Per quanto riguarda gli altri strumenti della famiglia dei clarinetti, nel jazz hanno quasi tutto avuto
un ruolo marginale, tranne il clarinetto basso, chiamato anche clarone, che già si suonava negli anni
’20 ed ebbe per molti anni la sua unica, grande voce solistica in Harry Carney, colonna
dell’orchestra di Ellington. Un fatto curioso, visto che con oltre quattro ottave di estensione lo
strumento consente di ottenere una vasta gamma sonora, non soltanto di esplorare il registro grave.

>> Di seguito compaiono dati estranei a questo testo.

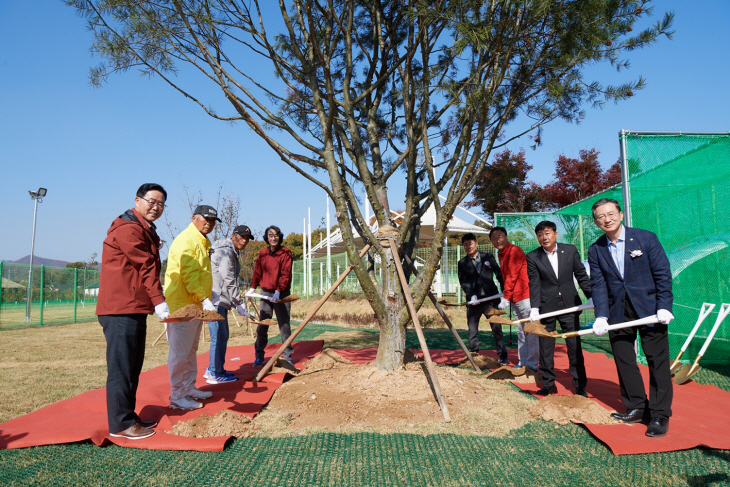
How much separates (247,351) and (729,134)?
22.8 ft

Sarà la scena jazzistica dei secondi anni ’50 e poi quella europea a valorizzarlo, in primo luogo
attraverso l’opera del suo maggiore specialista: Eric Dolphy. Questo improvviso interesse nascerà
proprio nel momento di maggior calo d’interesse per il clarinetto soprano, trovando nel
polistrumentista afroamericano l’artista in grado di porre in evidenza le sue potenzialità in un
territorio ampio, che entrava nel cuore delle nuove linee espressive del jazz anni ’60, soprattutto dal

punto di vista della dimensione timbrica. La sua realizzazione in solo del celebre evergreen God
Bless The Child è diventata testo di studio anche per gli specialisti accademici di uno strumento di
cui Dolphy ha scoperto le innumerevoli possibilità, soprattutto suonando nei gruppi di Charles
Mingus. La sua lezione favorisce l’affermazione di altri strumentisti come, nell’ambito
dell’informale jazzistico, Ken McIntyre, mentre a fine anni ’60 giungerà a notorietà Bennie
Maupin, partner di Miles Davis nelle prime esperienze di Jazz Rock. Poi, svilupperà l’uso dello
strumento, proiettandolo nella contemporaneità, il sassofonista David Murray, capofila di un non
nutrito gruppo di esponenti della scena americana del jazz. Lo strumento avrà però maggior presa
in terra d’Europa, a cominciare dall’Inghilterra grazie all’opera di John Surman, magistrale nel
fondere il jazz con il della sua terra, proponendo una policulturalità di tratto che si ritrova, in forme
diversissime, anche in due musicisti francesi: il già citato Portal e Luis Sclavis, esponente di spicco
della scena più avanzata del jazz contemporaneo. In Olanda lo strumento avrà un suo protagonista
in Willem Breuker, in Germania in Gunther Hampel, entrambi legati ad un radicalismo stilistico
tipicamente europeo, mentre ancora in Italia troviamo i già citati Trovesi e Succi, mentre in
Svizzera spicca la figura di un virtuoso dal linguaggio articolato quale Claudio Puntin. Molti altri
sono i nomi che potrebbero essere fatti, ma l’importante è avere un’idea chiara della storia della
famiglia dei clarinetti nel jazz, per comprendere quanto versatili siano questi strumenti e come, in
una scena musicale sempre più multiculturale e senza un preciso centro, essi possono giocare una

carta significativa grazie alle loro non comuni possibilità espressive.